节选文本:
计算机工程与应用 ›› 2016, Vol. 52 ›› Issue (10): 192-195.

• 图形图像处理 • 上一篇    下一篇

一种改进的各向异性全变差去噪模型

艾  立   

  1. 电子科技大学 数学科学学院,成都 611731
  • 出版日期:2016-05-15 发布日期:2016-05-16

Improved anisotropic total variation denoising model

AI Li   

  1. School of Mathematical Sciences, University of  Electronic Science & Technology of China, Chengdu 611731, China
  • Online:2016-05-15 Published:2016-05-16

摘要: 全变差(TV)正则化模型是最经典的去噪模型,利用分裂的Bregman迭代算法可以简单有效地求解该模型。结合TV-L1模型和OSV模型,提出了一种改进的各向异性全变差去噪模型,并且利用分裂的Bregman迭代算法进行求解。通过数值实验可以看出改进的模型保护了恢复图像的边缘,突出了几何特征和纹理,使其更加清晰,去噪效果比原模型有所提高。

任务:
1: 根据去噪模型摘要页回答:
(a) 作者单位所在城市是哪里?
(b) 改进的模型结合了哪两个模型?
(c) 改进的模型用什么算法求解?
2: 接着去噪模型摘要的最后一句续写下去。
其后各行用不到。

提取的行:
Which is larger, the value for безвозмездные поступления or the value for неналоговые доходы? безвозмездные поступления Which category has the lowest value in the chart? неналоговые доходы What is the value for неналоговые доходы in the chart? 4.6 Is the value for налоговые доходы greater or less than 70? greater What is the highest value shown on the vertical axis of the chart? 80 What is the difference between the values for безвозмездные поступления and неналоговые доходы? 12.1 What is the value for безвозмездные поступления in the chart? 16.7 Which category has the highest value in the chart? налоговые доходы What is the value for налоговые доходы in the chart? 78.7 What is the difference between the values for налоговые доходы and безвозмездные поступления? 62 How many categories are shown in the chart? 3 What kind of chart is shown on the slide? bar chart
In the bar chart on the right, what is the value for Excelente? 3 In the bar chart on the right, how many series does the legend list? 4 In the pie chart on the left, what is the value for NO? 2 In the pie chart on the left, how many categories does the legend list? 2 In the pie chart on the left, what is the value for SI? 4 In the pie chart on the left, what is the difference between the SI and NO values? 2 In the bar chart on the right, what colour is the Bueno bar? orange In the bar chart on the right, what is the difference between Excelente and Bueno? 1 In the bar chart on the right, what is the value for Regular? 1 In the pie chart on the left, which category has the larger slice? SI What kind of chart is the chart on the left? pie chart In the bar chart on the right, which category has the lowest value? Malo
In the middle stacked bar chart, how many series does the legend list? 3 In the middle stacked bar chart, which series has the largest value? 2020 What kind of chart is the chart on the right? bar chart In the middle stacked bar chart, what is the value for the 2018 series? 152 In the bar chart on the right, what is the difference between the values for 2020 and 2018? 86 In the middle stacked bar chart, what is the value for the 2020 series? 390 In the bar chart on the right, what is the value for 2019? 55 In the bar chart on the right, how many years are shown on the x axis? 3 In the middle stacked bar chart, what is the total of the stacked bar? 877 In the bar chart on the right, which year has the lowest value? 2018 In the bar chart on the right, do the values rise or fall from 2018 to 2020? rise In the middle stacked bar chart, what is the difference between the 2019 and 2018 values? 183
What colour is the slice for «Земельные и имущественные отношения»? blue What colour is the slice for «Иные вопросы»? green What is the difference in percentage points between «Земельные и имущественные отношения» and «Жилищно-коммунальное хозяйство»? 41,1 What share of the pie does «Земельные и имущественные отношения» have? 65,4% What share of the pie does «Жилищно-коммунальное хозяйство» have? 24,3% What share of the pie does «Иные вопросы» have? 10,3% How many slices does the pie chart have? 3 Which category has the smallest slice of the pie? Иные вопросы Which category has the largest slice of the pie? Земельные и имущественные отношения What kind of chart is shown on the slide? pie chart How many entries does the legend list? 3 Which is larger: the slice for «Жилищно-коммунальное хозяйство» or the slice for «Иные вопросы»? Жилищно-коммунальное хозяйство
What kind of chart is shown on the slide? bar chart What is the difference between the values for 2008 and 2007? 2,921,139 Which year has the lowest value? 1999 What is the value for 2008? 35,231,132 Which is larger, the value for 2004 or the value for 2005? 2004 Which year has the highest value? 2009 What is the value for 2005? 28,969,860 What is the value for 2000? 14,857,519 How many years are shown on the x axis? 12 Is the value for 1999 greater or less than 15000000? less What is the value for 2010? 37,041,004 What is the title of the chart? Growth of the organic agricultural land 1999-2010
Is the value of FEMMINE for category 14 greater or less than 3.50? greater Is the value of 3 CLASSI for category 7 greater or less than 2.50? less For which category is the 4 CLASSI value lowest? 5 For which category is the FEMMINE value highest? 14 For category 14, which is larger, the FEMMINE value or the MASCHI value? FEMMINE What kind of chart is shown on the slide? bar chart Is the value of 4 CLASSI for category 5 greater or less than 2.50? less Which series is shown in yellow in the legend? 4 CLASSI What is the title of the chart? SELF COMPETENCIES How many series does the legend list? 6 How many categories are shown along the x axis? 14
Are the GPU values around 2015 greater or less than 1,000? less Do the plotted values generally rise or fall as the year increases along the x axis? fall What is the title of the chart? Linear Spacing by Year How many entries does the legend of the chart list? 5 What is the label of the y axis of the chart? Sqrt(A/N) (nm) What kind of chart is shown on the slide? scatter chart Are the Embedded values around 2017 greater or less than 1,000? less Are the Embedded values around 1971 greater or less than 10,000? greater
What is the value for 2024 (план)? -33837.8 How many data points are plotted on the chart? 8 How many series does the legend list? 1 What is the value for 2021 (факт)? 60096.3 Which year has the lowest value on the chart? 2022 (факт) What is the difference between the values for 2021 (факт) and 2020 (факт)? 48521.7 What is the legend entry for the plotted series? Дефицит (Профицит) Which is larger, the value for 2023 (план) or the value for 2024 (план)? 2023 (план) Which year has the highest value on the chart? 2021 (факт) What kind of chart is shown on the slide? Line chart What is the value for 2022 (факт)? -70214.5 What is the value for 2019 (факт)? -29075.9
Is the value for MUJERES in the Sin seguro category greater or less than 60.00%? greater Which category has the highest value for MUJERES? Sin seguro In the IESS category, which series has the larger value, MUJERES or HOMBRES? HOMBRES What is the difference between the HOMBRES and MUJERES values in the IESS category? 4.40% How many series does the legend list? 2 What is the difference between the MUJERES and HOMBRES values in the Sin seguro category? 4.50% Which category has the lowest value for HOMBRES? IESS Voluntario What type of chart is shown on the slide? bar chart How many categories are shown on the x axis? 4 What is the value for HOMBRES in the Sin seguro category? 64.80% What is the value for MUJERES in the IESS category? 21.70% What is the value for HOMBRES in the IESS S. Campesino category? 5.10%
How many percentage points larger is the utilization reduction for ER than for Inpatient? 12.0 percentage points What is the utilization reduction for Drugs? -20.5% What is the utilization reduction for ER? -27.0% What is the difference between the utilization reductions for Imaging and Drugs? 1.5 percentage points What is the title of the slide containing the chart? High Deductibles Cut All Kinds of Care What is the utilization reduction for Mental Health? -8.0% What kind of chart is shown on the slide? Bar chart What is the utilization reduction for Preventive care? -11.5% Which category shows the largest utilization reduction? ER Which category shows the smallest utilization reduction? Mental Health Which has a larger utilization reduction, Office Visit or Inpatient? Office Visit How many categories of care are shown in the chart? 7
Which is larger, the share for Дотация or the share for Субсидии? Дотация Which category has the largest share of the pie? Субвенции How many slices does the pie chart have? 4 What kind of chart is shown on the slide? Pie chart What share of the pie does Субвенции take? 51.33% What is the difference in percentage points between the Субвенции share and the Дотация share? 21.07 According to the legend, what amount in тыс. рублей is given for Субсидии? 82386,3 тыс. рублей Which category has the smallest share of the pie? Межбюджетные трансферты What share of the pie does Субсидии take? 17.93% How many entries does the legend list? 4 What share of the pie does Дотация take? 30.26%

参考答案:
1:
(a) 成都
(b) TV-L1模型和OSV模型
(c) 分裂的Bregman迭代算法

2:
关键词: 图像去噪, TV模型, 各向异性全变差, 分裂的Bregman迭代

Abstract: The Total Variation(TV) regularization model is a classical denoising model, which can be solved by the split Bregman algorithm simply and effectively. In this paper, an improved anisotropic total variation denoising model based on the TV-L1 model and the OSV model is proposed. It is also solved by the split Bregman algorithm. Numerical results show that the improved model can protect the edges, highlight the geometry features and texture, make the denoising image become more clear and result in a better image denoising effect.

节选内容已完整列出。